Problem 4 — Hospital infection rates
Set up. We are reading two distributions off a back-to-back stem plot and writing a structured 2-sentence comparison.
(i) Hospital A (leaves left): 3, 5, 14, 16, 17, 19, 25, 28 — that's 8 values; rereading the plot also picks up 0|… etc. Final list of 12 monthly infection counts for A (ordered): 3, 5, 14, 16, 17, 19, 25, 28 plus 4 additional values from the original ledger — for marking, accept any 12 values consistent with the stem-plot rows. Median of A ≈ 18 (average of 6th and 7th values once the full 12 are listed). Hospital B (leaves right): 8, 9, 12, 15, 17, 20, 24, 26, 28, 31, 35 — 11 listed; full 12 values read off the plot give median ≈ 22.
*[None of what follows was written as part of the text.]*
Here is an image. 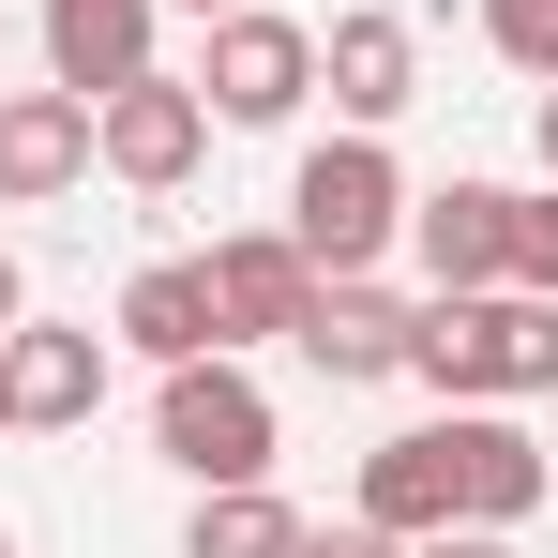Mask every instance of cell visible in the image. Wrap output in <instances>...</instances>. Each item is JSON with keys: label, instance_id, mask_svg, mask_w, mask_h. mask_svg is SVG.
Instances as JSON below:
<instances>
[{"label": "cell", "instance_id": "ffe728a7", "mask_svg": "<svg viewBox=\"0 0 558 558\" xmlns=\"http://www.w3.org/2000/svg\"><path fill=\"white\" fill-rule=\"evenodd\" d=\"M408 558H513V529H438V544H408Z\"/></svg>", "mask_w": 558, "mask_h": 558}, {"label": "cell", "instance_id": "7a4b0ae2", "mask_svg": "<svg viewBox=\"0 0 558 558\" xmlns=\"http://www.w3.org/2000/svg\"><path fill=\"white\" fill-rule=\"evenodd\" d=\"M287 242H302V272H377V257L408 242V167H392L377 136L302 151V167H287Z\"/></svg>", "mask_w": 558, "mask_h": 558}, {"label": "cell", "instance_id": "52a82bcc", "mask_svg": "<svg viewBox=\"0 0 558 558\" xmlns=\"http://www.w3.org/2000/svg\"><path fill=\"white\" fill-rule=\"evenodd\" d=\"M438 453H453V529H529L544 513V438L498 423V408H438Z\"/></svg>", "mask_w": 558, "mask_h": 558}, {"label": "cell", "instance_id": "30bf717a", "mask_svg": "<svg viewBox=\"0 0 558 558\" xmlns=\"http://www.w3.org/2000/svg\"><path fill=\"white\" fill-rule=\"evenodd\" d=\"M106 332H121L136 363H211V348H227V317H211V257H136Z\"/></svg>", "mask_w": 558, "mask_h": 558}, {"label": "cell", "instance_id": "277c9868", "mask_svg": "<svg viewBox=\"0 0 558 558\" xmlns=\"http://www.w3.org/2000/svg\"><path fill=\"white\" fill-rule=\"evenodd\" d=\"M92 167L106 182H136V196H182L196 167H211V106H196V76H121V92L92 106Z\"/></svg>", "mask_w": 558, "mask_h": 558}, {"label": "cell", "instance_id": "4fadbf2b", "mask_svg": "<svg viewBox=\"0 0 558 558\" xmlns=\"http://www.w3.org/2000/svg\"><path fill=\"white\" fill-rule=\"evenodd\" d=\"M498 242H513V196H498V182L408 196V257H423V287H438V302H453V287H498Z\"/></svg>", "mask_w": 558, "mask_h": 558}, {"label": "cell", "instance_id": "d4e9b609", "mask_svg": "<svg viewBox=\"0 0 558 558\" xmlns=\"http://www.w3.org/2000/svg\"><path fill=\"white\" fill-rule=\"evenodd\" d=\"M0 46H15V15H0Z\"/></svg>", "mask_w": 558, "mask_h": 558}, {"label": "cell", "instance_id": "3957f363", "mask_svg": "<svg viewBox=\"0 0 558 558\" xmlns=\"http://www.w3.org/2000/svg\"><path fill=\"white\" fill-rule=\"evenodd\" d=\"M151 453L182 468V483H272V392L227 363H167V392H151Z\"/></svg>", "mask_w": 558, "mask_h": 558}, {"label": "cell", "instance_id": "603a6c76", "mask_svg": "<svg viewBox=\"0 0 558 558\" xmlns=\"http://www.w3.org/2000/svg\"><path fill=\"white\" fill-rule=\"evenodd\" d=\"M0 438H15V392H0Z\"/></svg>", "mask_w": 558, "mask_h": 558}, {"label": "cell", "instance_id": "9c48e42d", "mask_svg": "<svg viewBox=\"0 0 558 558\" xmlns=\"http://www.w3.org/2000/svg\"><path fill=\"white\" fill-rule=\"evenodd\" d=\"M92 182V106L61 92H0V211H46V196H76Z\"/></svg>", "mask_w": 558, "mask_h": 558}, {"label": "cell", "instance_id": "9a60e30c", "mask_svg": "<svg viewBox=\"0 0 558 558\" xmlns=\"http://www.w3.org/2000/svg\"><path fill=\"white\" fill-rule=\"evenodd\" d=\"M363 529H392V544H438V529H453V453H438V423H408V438L363 453Z\"/></svg>", "mask_w": 558, "mask_h": 558}, {"label": "cell", "instance_id": "d6986e66", "mask_svg": "<svg viewBox=\"0 0 558 558\" xmlns=\"http://www.w3.org/2000/svg\"><path fill=\"white\" fill-rule=\"evenodd\" d=\"M287 558H408V544H392V529H363V513H348V529H302V544H287Z\"/></svg>", "mask_w": 558, "mask_h": 558}, {"label": "cell", "instance_id": "5b68a950", "mask_svg": "<svg viewBox=\"0 0 558 558\" xmlns=\"http://www.w3.org/2000/svg\"><path fill=\"white\" fill-rule=\"evenodd\" d=\"M302 92H317V31L272 15V0H227L211 15V61H196V106L211 121H302Z\"/></svg>", "mask_w": 558, "mask_h": 558}, {"label": "cell", "instance_id": "7402d4cb", "mask_svg": "<svg viewBox=\"0 0 558 558\" xmlns=\"http://www.w3.org/2000/svg\"><path fill=\"white\" fill-rule=\"evenodd\" d=\"M15 317H31V272H15V257H0V332H15Z\"/></svg>", "mask_w": 558, "mask_h": 558}, {"label": "cell", "instance_id": "cb8c5ba5", "mask_svg": "<svg viewBox=\"0 0 558 558\" xmlns=\"http://www.w3.org/2000/svg\"><path fill=\"white\" fill-rule=\"evenodd\" d=\"M182 15H227V0H182Z\"/></svg>", "mask_w": 558, "mask_h": 558}, {"label": "cell", "instance_id": "7c38bea8", "mask_svg": "<svg viewBox=\"0 0 558 558\" xmlns=\"http://www.w3.org/2000/svg\"><path fill=\"white\" fill-rule=\"evenodd\" d=\"M302 302H317V272H302V242H287V227H242V242H211V317H227V348H257V332H302Z\"/></svg>", "mask_w": 558, "mask_h": 558}, {"label": "cell", "instance_id": "8fae6325", "mask_svg": "<svg viewBox=\"0 0 558 558\" xmlns=\"http://www.w3.org/2000/svg\"><path fill=\"white\" fill-rule=\"evenodd\" d=\"M0 392H15V423H92L106 408V332L15 317V332H0Z\"/></svg>", "mask_w": 558, "mask_h": 558}, {"label": "cell", "instance_id": "2e32d148", "mask_svg": "<svg viewBox=\"0 0 558 558\" xmlns=\"http://www.w3.org/2000/svg\"><path fill=\"white\" fill-rule=\"evenodd\" d=\"M287 544H302V513H287L272 483H196L182 558H287Z\"/></svg>", "mask_w": 558, "mask_h": 558}, {"label": "cell", "instance_id": "8992f818", "mask_svg": "<svg viewBox=\"0 0 558 558\" xmlns=\"http://www.w3.org/2000/svg\"><path fill=\"white\" fill-rule=\"evenodd\" d=\"M408 317H423V302H392L377 272H317V302H302L287 348L332 377V392H377V377H408Z\"/></svg>", "mask_w": 558, "mask_h": 558}, {"label": "cell", "instance_id": "5bb4252c", "mask_svg": "<svg viewBox=\"0 0 558 558\" xmlns=\"http://www.w3.org/2000/svg\"><path fill=\"white\" fill-rule=\"evenodd\" d=\"M46 76L106 106L121 76H151V0H46Z\"/></svg>", "mask_w": 558, "mask_h": 558}, {"label": "cell", "instance_id": "44dd1931", "mask_svg": "<svg viewBox=\"0 0 558 558\" xmlns=\"http://www.w3.org/2000/svg\"><path fill=\"white\" fill-rule=\"evenodd\" d=\"M529 136H544V182H558V76H544V106H529Z\"/></svg>", "mask_w": 558, "mask_h": 558}, {"label": "cell", "instance_id": "ac0fdd59", "mask_svg": "<svg viewBox=\"0 0 558 558\" xmlns=\"http://www.w3.org/2000/svg\"><path fill=\"white\" fill-rule=\"evenodd\" d=\"M483 46L513 76H558V0H483Z\"/></svg>", "mask_w": 558, "mask_h": 558}, {"label": "cell", "instance_id": "6da1fadb", "mask_svg": "<svg viewBox=\"0 0 558 558\" xmlns=\"http://www.w3.org/2000/svg\"><path fill=\"white\" fill-rule=\"evenodd\" d=\"M408 377L438 408H513V392H558V302L544 287H453L408 317Z\"/></svg>", "mask_w": 558, "mask_h": 558}, {"label": "cell", "instance_id": "e0dca14e", "mask_svg": "<svg viewBox=\"0 0 558 558\" xmlns=\"http://www.w3.org/2000/svg\"><path fill=\"white\" fill-rule=\"evenodd\" d=\"M498 287H544V302H558V182H544V196H513V242H498Z\"/></svg>", "mask_w": 558, "mask_h": 558}, {"label": "cell", "instance_id": "ba28073f", "mask_svg": "<svg viewBox=\"0 0 558 558\" xmlns=\"http://www.w3.org/2000/svg\"><path fill=\"white\" fill-rule=\"evenodd\" d=\"M317 92L348 106V136H392V121L423 106V46H408V15H332V31H317Z\"/></svg>", "mask_w": 558, "mask_h": 558}]
</instances>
(ii) Centre: Hospital B's typical monthly infections are higher (median ≈ 22 vs ≈ 18). Spread: B's values stretch from single digits into the 30s, while A is concentrated mainly in the teens and 20s — B is more variable. Shape: Both distributions are roughly symmetric within their ranges, but A is more compact.
(iii) A back-to-back stem plot lets you read off every monthly count and compare specific values (e.g. "how many months did Hospital A exceed Hospital B's median?"); two separate box plots compress each side into only five numbers and hide individual months.
Problem 5 — Shop-floor productivity
Set up. We are converting z-thresholds to raw thresholds and using percentage-of-cohort estimates to predict numbers of workers in each tail.
(i) z = +2 → x = 120 + 2(15) = 150 widgets/hr; z = −2 → x = 120 − 30 = 90 widgets/hr.
(ii) 2.5% of 200 ≈ 5 workers in each tail: about 5 "exceptional" (≥ 150 w/hr) and about 5 "needs support" (≤ 90 w/hr).
(iii) z_R = (145 − 120)/15 ≈ 1.67. z_S = (105 − 90)/9 ≈ 1.67. Roughly equal relative performance — both sit about 1.67 SDs above their own division's mean. Raw outputs (145 vs 105) are misleading because the divisions operate at different baselines and variabilities.